On 2/3/14 Akamai’s stock price dropped 3.5%. Some suggested that an article from Dan Rayburn, regarding Apple building out it’s own CDN, might have caused the drop. However, it’s hard to say since the overall stock market dropped more than 2%. In general, it was just a bad day for stocks. AT&T dropped 4%, Level 3 dropped 3.4%, and Yahoo dropped 3%. My gut tells me that Akamai’s stock price would have dropped regardless of the article.

CDN Build-Out

For now, let’s assume that Apple is building their own CDN. For starters, building a CDN takes two years, minimum. Hiring a top notch team of experienced CDN engineers, to build a robust CDN is just the beginning. The other element to consider is time, it takes months and months of live production testing, maybe even 1-2 years, to work out all the bugs. It took Microsoft years to build a CDN, and they are a technology company. Bottom line, its going to be more difficult for Apple to build out a CDN than Netlflix. Netflix is all long tail content. Apple on the other hand, needs to deliver small files and large files. The mixture of content these types requires the development of a dozen features.

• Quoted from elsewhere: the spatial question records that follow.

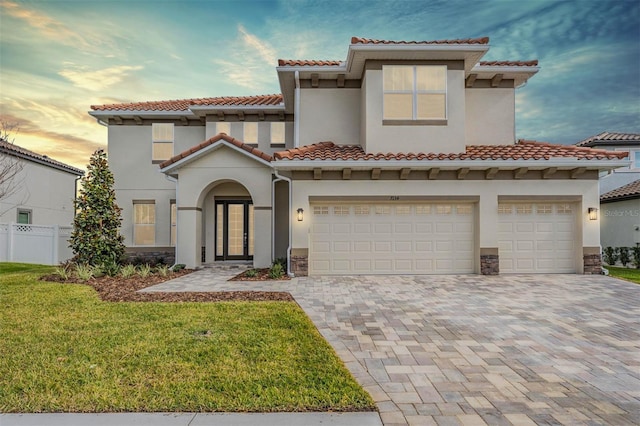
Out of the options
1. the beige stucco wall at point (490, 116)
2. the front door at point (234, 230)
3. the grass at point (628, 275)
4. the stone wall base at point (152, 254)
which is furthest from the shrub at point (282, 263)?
the grass at point (628, 275)

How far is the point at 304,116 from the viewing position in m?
12.6

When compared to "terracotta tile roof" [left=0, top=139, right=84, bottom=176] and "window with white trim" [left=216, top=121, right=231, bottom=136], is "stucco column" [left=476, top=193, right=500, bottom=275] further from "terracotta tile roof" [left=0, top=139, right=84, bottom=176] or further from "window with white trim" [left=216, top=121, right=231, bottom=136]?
"terracotta tile roof" [left=0, top=139, right=84, bottom=176]

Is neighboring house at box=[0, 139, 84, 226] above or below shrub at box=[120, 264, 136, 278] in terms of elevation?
above

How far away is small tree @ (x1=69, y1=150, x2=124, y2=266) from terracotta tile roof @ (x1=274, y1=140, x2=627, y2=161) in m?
6.87

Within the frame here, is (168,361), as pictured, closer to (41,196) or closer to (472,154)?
(472,154)

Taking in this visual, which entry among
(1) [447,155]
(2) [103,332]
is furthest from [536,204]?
(2) [103,332]

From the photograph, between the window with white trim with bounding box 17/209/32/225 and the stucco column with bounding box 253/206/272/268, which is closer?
the stucco column with bounding box 253/206/272/268

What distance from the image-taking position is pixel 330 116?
41.5 ft

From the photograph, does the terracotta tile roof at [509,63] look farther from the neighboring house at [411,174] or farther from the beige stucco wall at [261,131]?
the beige stucco wall at [261,131]

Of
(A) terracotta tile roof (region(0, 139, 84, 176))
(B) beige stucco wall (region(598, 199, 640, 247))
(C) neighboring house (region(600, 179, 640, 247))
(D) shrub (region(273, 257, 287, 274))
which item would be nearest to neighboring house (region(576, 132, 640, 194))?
(C) neighboring house (region(600, 179, 640, 247))

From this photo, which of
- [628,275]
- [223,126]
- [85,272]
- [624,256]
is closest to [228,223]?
[223,126]

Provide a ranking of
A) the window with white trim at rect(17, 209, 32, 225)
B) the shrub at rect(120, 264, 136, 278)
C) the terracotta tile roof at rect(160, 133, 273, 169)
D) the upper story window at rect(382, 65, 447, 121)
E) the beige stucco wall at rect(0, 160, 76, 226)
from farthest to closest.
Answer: the window with white trim at rect(17, 209, 32, 225), the beige stucco wall at rect(0, 160, 76, 226), the terracotta tile roof at rect(160, 133, 273, 169), the upper story window at rect(382, 65, 447, 121), the shrub at rect(120, 264, 136, 278)

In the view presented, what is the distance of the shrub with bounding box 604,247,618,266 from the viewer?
15.8 m

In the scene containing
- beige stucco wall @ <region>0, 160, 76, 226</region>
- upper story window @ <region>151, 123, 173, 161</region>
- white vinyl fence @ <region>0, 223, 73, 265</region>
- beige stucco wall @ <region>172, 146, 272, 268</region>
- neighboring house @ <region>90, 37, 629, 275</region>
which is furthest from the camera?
beige stucco wall @ <region>0, 160, 76, 226</region>
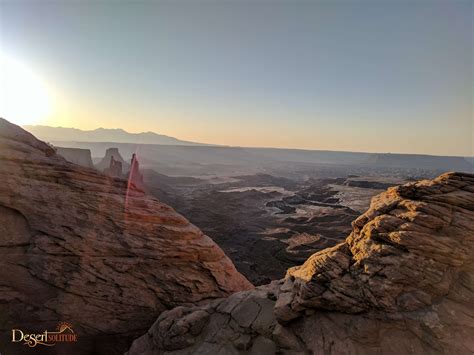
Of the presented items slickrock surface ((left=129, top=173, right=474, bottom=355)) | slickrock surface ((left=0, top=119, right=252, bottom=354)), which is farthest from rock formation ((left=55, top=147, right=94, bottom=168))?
slickrock surface ((left=129, top=173, right=474, bottom=355))

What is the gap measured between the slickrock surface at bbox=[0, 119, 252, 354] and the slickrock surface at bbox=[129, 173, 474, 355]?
3.87 meters

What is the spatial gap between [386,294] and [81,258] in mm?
13497

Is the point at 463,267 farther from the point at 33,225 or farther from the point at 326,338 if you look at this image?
the point at 33,225

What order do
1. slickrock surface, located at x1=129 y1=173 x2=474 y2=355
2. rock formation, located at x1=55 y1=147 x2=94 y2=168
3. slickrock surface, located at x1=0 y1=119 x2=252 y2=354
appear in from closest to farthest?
1. slickrock surface, located at x1=129 y1=173 x2=474 y2=355
2. slickrock surface, located at x1=0 y1=119 x2=252 y2=354
3. rock formation, located at x1=55 y1=147 x2=94 y2=168

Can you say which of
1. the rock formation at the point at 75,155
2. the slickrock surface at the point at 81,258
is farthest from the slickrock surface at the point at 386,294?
the rock formation at the point at 75,155

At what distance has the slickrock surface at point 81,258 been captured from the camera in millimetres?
14594

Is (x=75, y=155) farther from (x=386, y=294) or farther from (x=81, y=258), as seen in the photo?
(x=386, y=294)

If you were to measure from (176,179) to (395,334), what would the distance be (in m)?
123

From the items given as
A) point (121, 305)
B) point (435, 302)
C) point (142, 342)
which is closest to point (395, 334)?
point (435, 302)

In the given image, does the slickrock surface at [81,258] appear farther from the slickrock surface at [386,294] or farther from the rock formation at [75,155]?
the rock formation at [75,155]

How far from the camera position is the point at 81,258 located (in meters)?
15.2

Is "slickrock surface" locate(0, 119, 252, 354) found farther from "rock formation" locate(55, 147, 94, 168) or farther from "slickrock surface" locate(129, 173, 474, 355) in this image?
"rock formation" locate(55, 147, 94, 168)

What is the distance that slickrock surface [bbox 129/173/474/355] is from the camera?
9219mm

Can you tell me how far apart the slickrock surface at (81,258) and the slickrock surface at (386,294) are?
3.87 metres
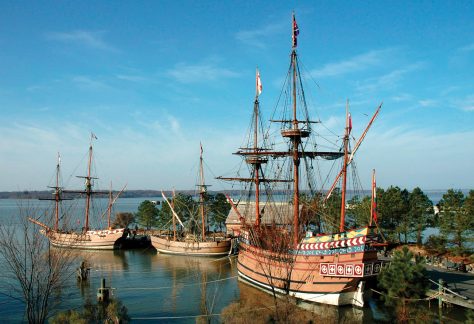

Impact to Akamai’s Annual Revenue

If Apple builds a robust CDN successfully, what are the chances it relies completely on its own CDN? My guess is zero. If Netflix and Microsoft rely on Akamai for delivery, even after building out their own CDN,  Apple will do the same. Now let’s assume that Apple does terminate its agreement with Akamai; the financial impact to Akamai’s top line is trivial. Akamai’s 2013 revenue is $1.5B. In two years, with 10% annual growth, Akamai is set to generate $1.8 billion in annual revenue. Now lets subtract Apple’s payment to Akamai, and add Prolexic’s incremental revenue; $1.8B annual revenue – $100M from Apple + incremental revenue for Prolexic = trivial amount.

Conclusion

Akamai is going to continue as it has been for the last few years, regardless of what Apple does. If Apple builds a CDN, it will have to  rely on Akamai for some part of the delivery, just like Microsoft and Netlflix. The loss of $50M per year, or whatever it is, will be absorbed by their $1.8B in annual revenue. Finally, let’s not forget that Akamai is one hop away from AT&T’s last mile customers; it would be in the best interest of Apple, to continue to use Akamai for some part of the delivery, in order to have quicker access to AT&T’s last mile customer base.